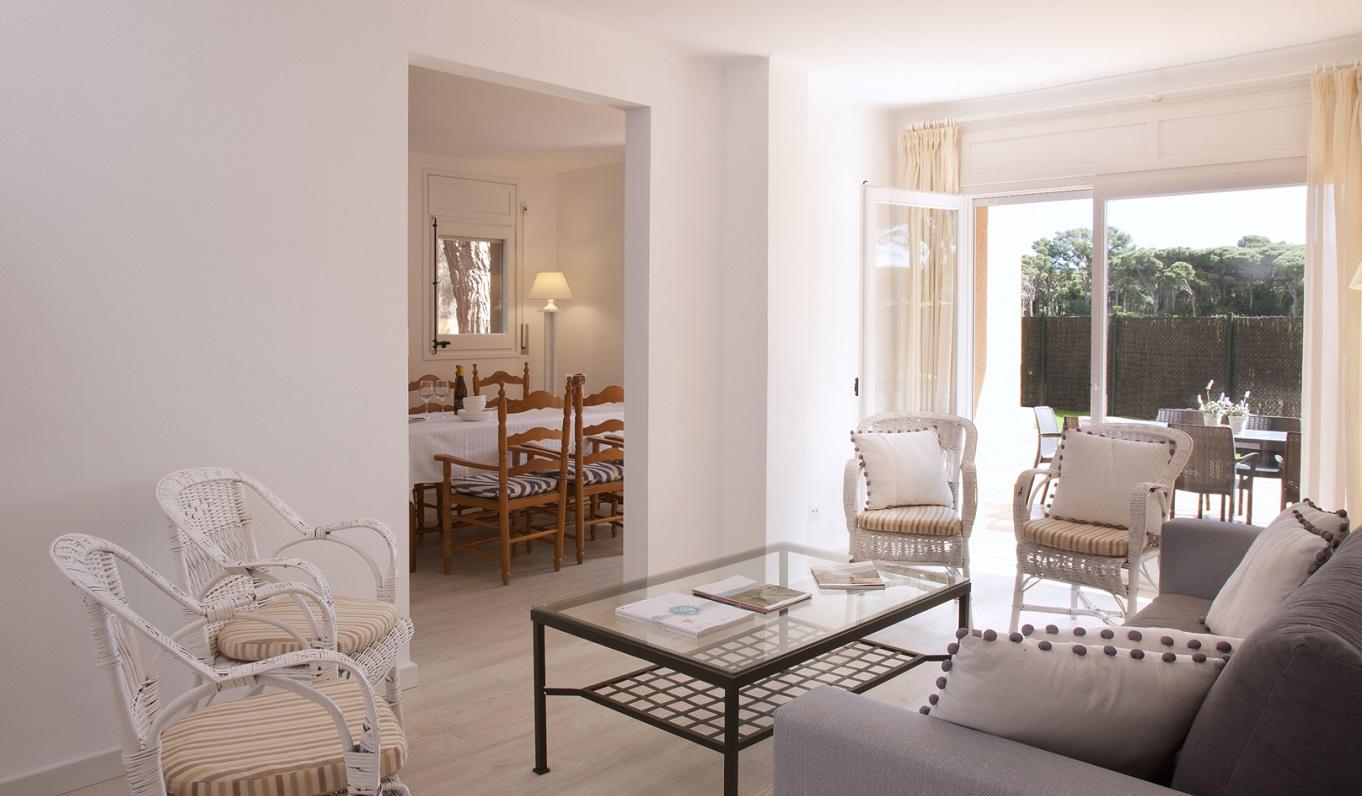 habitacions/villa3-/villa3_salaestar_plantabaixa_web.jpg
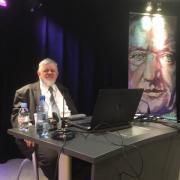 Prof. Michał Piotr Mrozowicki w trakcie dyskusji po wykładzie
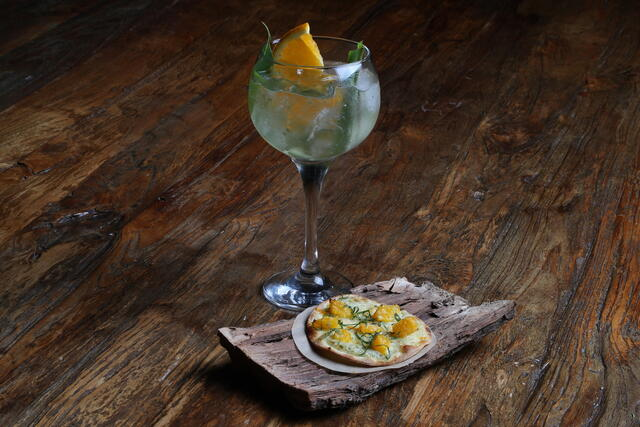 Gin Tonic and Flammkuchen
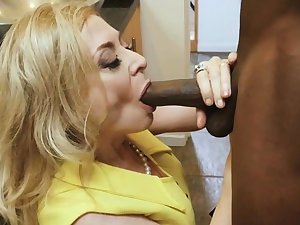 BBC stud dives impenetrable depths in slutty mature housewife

...

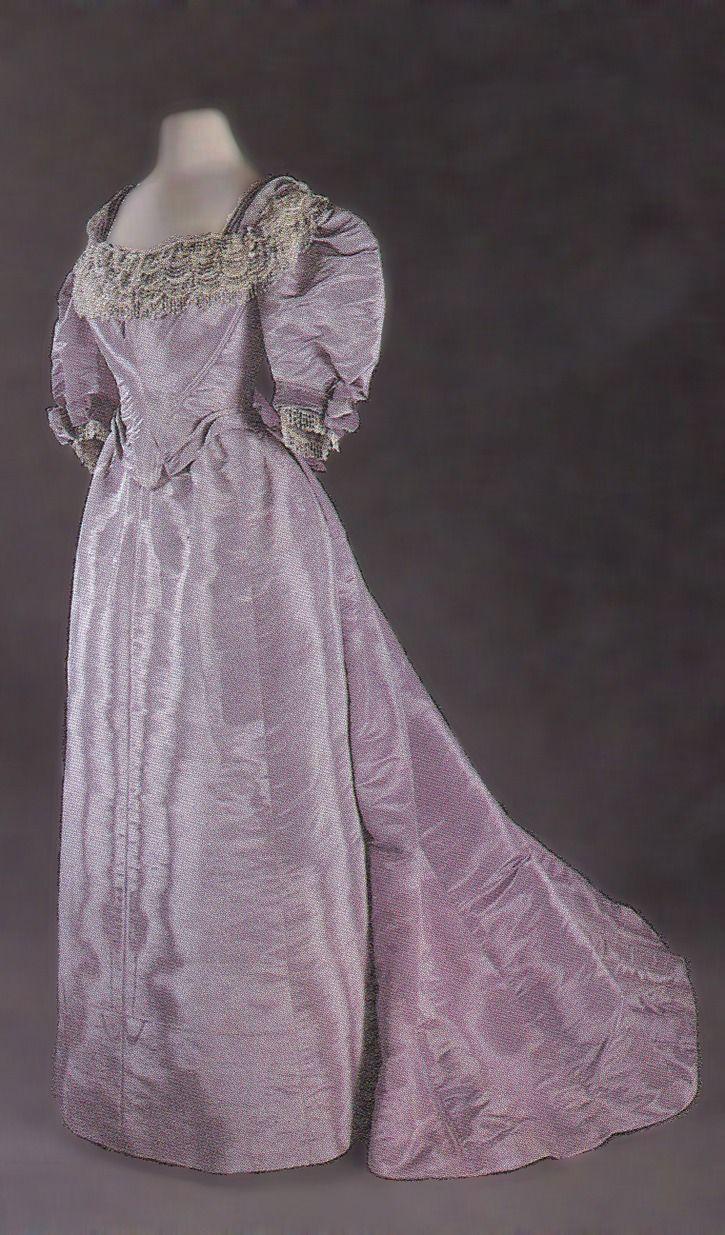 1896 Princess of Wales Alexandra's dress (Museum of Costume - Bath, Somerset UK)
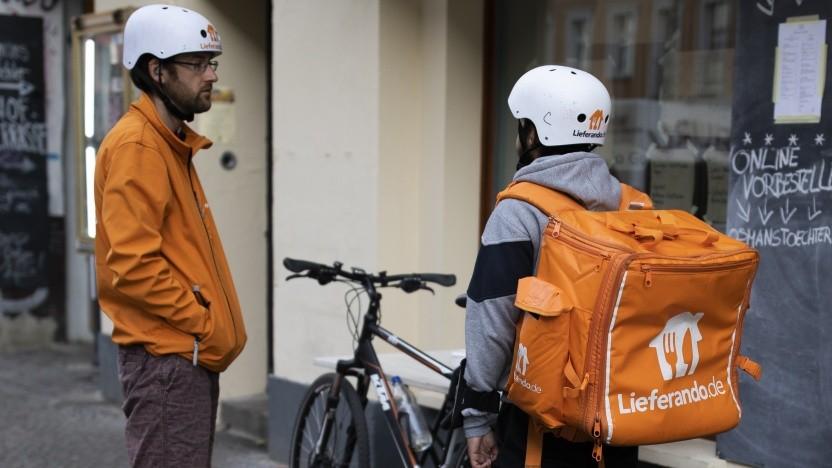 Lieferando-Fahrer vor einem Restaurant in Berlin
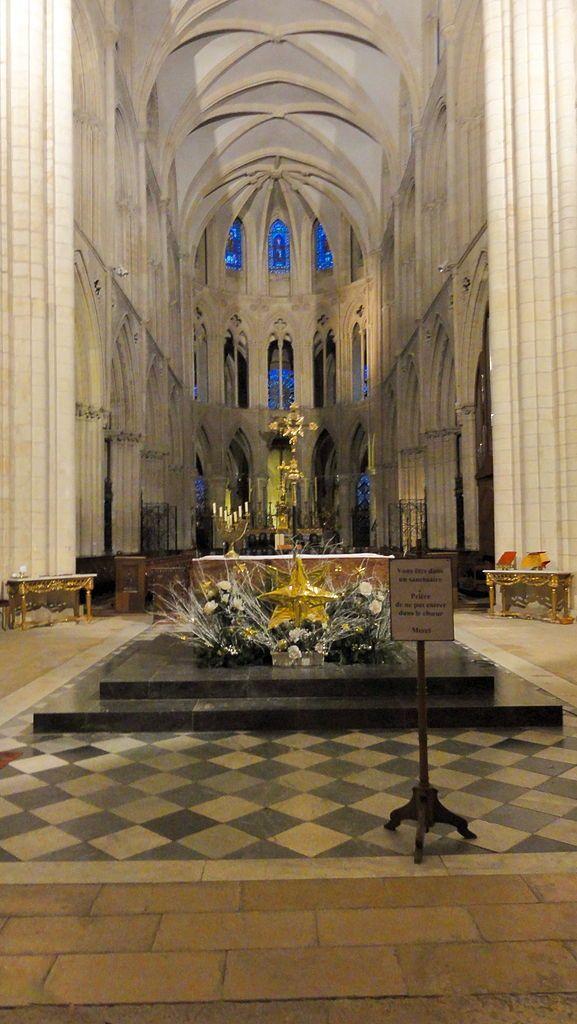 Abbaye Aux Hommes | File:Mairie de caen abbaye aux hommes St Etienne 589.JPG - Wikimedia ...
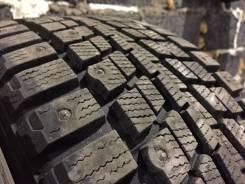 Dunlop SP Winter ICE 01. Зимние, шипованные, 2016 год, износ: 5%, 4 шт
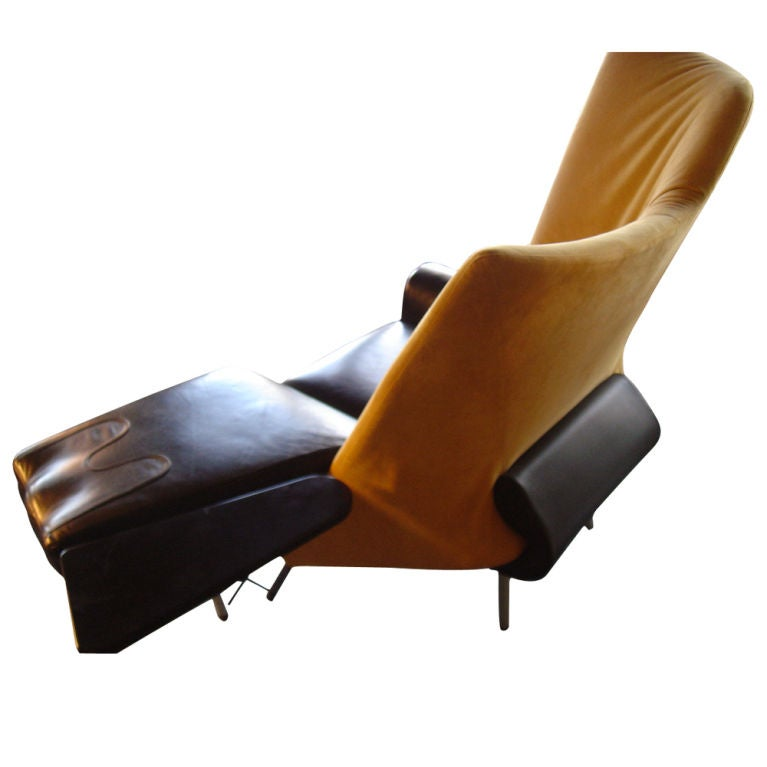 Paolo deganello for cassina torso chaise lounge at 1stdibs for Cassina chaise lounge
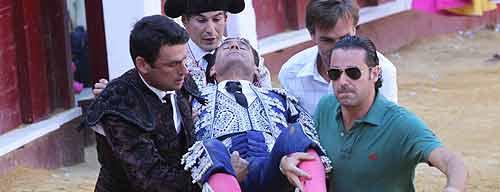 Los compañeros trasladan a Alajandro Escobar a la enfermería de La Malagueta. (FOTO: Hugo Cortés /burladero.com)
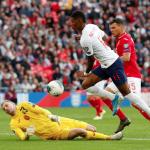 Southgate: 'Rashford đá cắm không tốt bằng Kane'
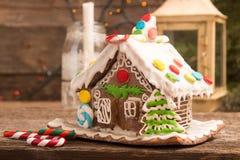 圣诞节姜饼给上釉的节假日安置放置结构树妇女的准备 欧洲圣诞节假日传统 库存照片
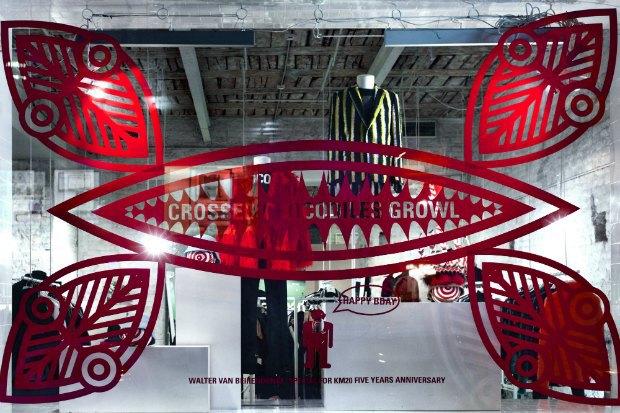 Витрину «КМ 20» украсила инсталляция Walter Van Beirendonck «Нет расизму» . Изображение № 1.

* * *

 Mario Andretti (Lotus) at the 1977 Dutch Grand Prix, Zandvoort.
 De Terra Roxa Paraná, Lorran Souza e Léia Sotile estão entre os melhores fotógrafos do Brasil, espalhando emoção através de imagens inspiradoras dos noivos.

- [Task objective]:
Taking the material above, give again exactly the lines from the one holding "Los compañeros trasladan" through the one holding "Изображение № 1.", with both ends and without pictures.

- [Written reply]:
 Los compañeros trasladan a Alajandro Escobar a la enfermería de La Malagueta. (FOTO: Hugo Cortés /burladero.com)
 Southgate: 'Rashford đá cắm không tốt bằng Kane'
 圣诞节姜饼给上釉的节假日安置放置结构树妇女的准备 欧洲圣诞节假日传统 库存照片
 Витрину «КМ 20» украсила инсталляция Walter Van Beirendonck «Нет расизму» . Изображение № 1.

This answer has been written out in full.